# how to reverse a wicked backdraft in the morning



## nyny (Nov 11, 2014)

never happened before.  very windy today. opened up the door and ashes and smoke billowed out.   draft is always fine, chimney meets or exceeds all clearances.  tried cracking a door and got worse, children are hiding under their beds and covering their ears from the screaming.    can't reverse it, wondering what to do if there was a decent fire in there and all this happened.


----------



## spirilis (Nov 11, 2014)

Open a door much wider, open stove, point a heat source (heat gun, propane torch, heck even try a simple lighter) up the flue?  Then once you get any indication it's starting to reverse, light some newspaper and close the stove door?


----------



## pen (Nov 11, 2014)

With a decent fire, it would be rare for that to happen in a proper system.  

Is this a wood stove or a fireplace?  I don't see it in your signature so I don't know what you are working with.

How tall is the chimney?  What kind of chimney?  What's the diameter of the chimney liner?

I'll get a downdraft in my basement wood stove from time to time, and to get things going in the right direction, I put the hose on the outlet of the shop vac, turning it into a blower, and put the hose into the air intake on the back of the stove (you may or may not have this depending on the stove you are working with, if it's an insert or not, etc) and let it run for a minute or two, essentially pressuring the stove stove and getting the air moving up the chimney before I start a fire.


----------



## DougA (Nov 11, 2014)

I would assume that it's a very windy day and the wind is coming from a particular direction that is affected by your chimney location and roof design or even buildings close by.

You need to open a door or windows that will relieve the pressure on the downdraft because air will flow out of the house via the easiest route. You'll have to experiment to find which side of the house needs to have doors/windows opened.  Some may make it worse.  Side matters, opening all of them my not change anything.

It would seem that you house is terribly drafty.  Air will only flow in your chimney of there is more pressure outside the house than inside  To have less pressure inside, you must have a lot of leaks that allow air to infiltrate out, creating a vacuum inside. As I posted once before 'air sucks, it doesn't blow' The ultimate job is to fix the leaky house.

If you can't get a proper draft after all of that (and using very dry kindling), use another heat source for the day or until it is safe.


----------



## blades (Nov 11, 2014)

AS no one asked what kind of termination on the flue out side. If is just a top plate with a screen that is part of problem. Ther ones tha are side shield that prevent wind shear problems like you are experiencing.


----------



## Jags (Nov 11, 2014)

At first I had a rare but occasional downdraft (wind dependent).  My fix was to add two feet to the stack height and change the cap.  I used a cap, much like this: Those two items virtually eliminated down draft. (for me)

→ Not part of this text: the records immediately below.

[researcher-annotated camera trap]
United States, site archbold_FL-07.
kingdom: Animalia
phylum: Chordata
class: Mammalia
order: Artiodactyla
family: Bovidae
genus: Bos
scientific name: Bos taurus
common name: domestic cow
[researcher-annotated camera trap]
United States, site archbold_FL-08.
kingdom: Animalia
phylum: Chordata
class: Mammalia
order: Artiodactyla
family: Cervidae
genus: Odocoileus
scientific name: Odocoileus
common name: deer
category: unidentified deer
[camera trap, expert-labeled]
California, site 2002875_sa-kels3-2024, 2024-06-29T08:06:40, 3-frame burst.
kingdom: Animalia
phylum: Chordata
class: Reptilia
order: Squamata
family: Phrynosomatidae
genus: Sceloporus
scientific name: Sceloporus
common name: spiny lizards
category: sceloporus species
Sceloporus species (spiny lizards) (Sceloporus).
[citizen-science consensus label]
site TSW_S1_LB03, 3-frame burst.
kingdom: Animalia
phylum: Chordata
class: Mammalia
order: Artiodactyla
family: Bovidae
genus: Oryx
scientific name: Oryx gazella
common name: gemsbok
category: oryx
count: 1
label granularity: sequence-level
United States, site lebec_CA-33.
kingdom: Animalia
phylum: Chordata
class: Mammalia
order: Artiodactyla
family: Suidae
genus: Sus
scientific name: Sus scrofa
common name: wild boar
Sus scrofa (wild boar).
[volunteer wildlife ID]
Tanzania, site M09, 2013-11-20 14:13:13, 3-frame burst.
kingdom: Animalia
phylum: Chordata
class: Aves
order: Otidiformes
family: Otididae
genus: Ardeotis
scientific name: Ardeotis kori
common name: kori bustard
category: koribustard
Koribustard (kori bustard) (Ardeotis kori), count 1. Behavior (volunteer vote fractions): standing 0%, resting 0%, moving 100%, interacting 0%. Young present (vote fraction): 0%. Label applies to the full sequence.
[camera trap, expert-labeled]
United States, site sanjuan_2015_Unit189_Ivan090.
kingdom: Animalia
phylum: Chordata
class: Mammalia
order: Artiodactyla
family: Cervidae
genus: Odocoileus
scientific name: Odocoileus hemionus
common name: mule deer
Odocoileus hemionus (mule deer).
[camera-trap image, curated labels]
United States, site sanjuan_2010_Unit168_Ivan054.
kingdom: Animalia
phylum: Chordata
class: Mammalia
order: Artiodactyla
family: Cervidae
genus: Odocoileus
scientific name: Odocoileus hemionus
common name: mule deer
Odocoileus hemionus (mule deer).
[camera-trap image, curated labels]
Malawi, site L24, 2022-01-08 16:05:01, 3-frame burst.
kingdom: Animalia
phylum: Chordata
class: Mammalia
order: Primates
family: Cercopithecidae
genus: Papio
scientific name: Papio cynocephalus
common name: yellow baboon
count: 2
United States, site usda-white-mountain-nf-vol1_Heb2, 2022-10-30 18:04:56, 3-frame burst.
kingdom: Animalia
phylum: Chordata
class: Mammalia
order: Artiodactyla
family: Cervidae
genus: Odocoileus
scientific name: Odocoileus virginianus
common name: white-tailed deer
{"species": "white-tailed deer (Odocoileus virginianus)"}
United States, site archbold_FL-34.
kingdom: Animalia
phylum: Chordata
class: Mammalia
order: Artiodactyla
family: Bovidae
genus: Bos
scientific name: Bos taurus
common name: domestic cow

http://www.menards.com/main/heating...nt-6-s-s-deluxe-rain-cap/p-1323294-c-6894.htm


----------



## nyny (Nov 11, 2014)

spirilis said:


> Open a door much wider, open stove, point a heat source (heat gun, propane torch, heck even try a simple lighter) up the flue?  Then once you get any indication it's starting to reverse, light some newspaper and close the stove door?




i couldn't reverse that draft with a flame thrower. tried everything.  same setup for 5 years.


----------



## Sconnie Burner (Nov 11, 2014)

Is there a bathroom vent fan running or a clothes dryer that is being used? Those will case a vaccum effect and your chimney will become the inlet.


----------



## Ford850 (Nov 11, 2014)

As others have said, your downwind side of the home is losing air.  Close the dampers on the stove, open a window on the upwind side for several minutes, and then try to use a torch or blower up the flue.
Do you have a cold air supply? They can cause this too if on the downwind side of your home.


----------



## begreen (Nov 11, 2014)

Either the chimney is actually drafting poorly, poorly located, or the house has near negative or negative pressure in it. If the house is tight then a bathroom or kitchen fan or clothes dryer can do this. Less obvious sources would be a strong air leak upstairs like an attic vent, attic door, leaky or open windows. 

Is there a stainless liner in the chimney that is sized to the stove? How tall is it?

Also, tell us about local conditions. Was it very windy this morning? What kind of cap is on the chimney?


----------